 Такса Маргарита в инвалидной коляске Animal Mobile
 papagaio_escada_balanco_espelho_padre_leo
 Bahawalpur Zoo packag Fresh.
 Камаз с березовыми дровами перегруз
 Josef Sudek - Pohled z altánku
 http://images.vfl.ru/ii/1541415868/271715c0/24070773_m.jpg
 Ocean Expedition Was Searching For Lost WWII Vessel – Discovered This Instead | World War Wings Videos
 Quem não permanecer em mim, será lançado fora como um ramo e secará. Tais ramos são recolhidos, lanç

•••

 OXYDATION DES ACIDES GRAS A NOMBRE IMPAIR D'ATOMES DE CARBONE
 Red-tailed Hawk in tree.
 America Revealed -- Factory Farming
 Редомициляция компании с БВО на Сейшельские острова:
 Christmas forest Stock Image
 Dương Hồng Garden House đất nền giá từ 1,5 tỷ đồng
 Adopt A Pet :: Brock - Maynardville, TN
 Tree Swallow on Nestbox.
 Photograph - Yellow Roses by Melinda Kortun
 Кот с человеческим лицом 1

•••

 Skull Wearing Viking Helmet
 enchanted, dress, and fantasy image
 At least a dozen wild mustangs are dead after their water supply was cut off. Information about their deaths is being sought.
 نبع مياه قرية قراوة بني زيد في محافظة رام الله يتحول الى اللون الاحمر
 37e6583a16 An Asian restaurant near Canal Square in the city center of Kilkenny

•••

Your task is to restate, word for word, only those lines above that fall between the line holding "Такса Маргарита в" and the line holding "Quem não permanecer", inclusive.

 Такса Маргарита в инвалидной коляске Animal Mobile
 papagaio_escada_balanco_espelho_padre_leo
 Bahawalpur Zoo packag Fresh.
 Камаз с березовыми дровами перегруз
 Josef Sudek - Pohled z altánku
 http://images.vfl.ru/ii/1541415868/271715c0/24070773_m.jpg
 Ocean Expedition Was Searching For Lost WWII Vessel – Discovered This Instead | World War Wings Videos
 Quem não permanecer em mim, será lançado fora como um ramo e secará. Tais ramos são recolhidos, lanç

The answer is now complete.